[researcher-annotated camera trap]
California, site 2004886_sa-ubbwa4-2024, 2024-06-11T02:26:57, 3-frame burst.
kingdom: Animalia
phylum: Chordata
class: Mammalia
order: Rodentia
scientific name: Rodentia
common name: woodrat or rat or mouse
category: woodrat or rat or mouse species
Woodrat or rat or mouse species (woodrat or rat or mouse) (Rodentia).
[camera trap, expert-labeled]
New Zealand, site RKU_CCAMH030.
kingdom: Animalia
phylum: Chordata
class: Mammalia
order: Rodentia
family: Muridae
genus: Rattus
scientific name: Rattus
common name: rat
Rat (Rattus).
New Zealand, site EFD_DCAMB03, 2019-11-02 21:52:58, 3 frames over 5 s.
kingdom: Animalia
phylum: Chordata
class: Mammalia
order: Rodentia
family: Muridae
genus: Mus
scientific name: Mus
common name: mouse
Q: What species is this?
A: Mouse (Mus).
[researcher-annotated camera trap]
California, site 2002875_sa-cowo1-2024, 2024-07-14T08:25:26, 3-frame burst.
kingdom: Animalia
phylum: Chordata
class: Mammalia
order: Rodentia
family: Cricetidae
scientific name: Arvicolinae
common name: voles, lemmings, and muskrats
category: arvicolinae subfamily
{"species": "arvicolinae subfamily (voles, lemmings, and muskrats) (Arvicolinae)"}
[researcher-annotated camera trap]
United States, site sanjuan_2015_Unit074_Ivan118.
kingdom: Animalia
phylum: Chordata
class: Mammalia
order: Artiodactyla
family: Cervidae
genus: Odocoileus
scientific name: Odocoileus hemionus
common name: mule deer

□ □ □ □

▶ _PROBLEM_:
Apply a filter to the listing above so that only lines with "site" are kept, and copy those lines.

▶ _YOUR RESPONSE_:
California, site 2004886_sa-ubbwa4-2024, 2024-06-11T02:26:57, 3-frame burst.
New Zealand, site RKU_CCAMH030.
New Zealand, site EFD_DCAMB03, 2019-11-02 21:52:58, 3 frames over 5 s.
California, site 2002875_sa-cowo1-2024, 2024-07-14T08:25:26, 3-frame burst.
United States, site sanjuan_2015_Unit074_Ivan118.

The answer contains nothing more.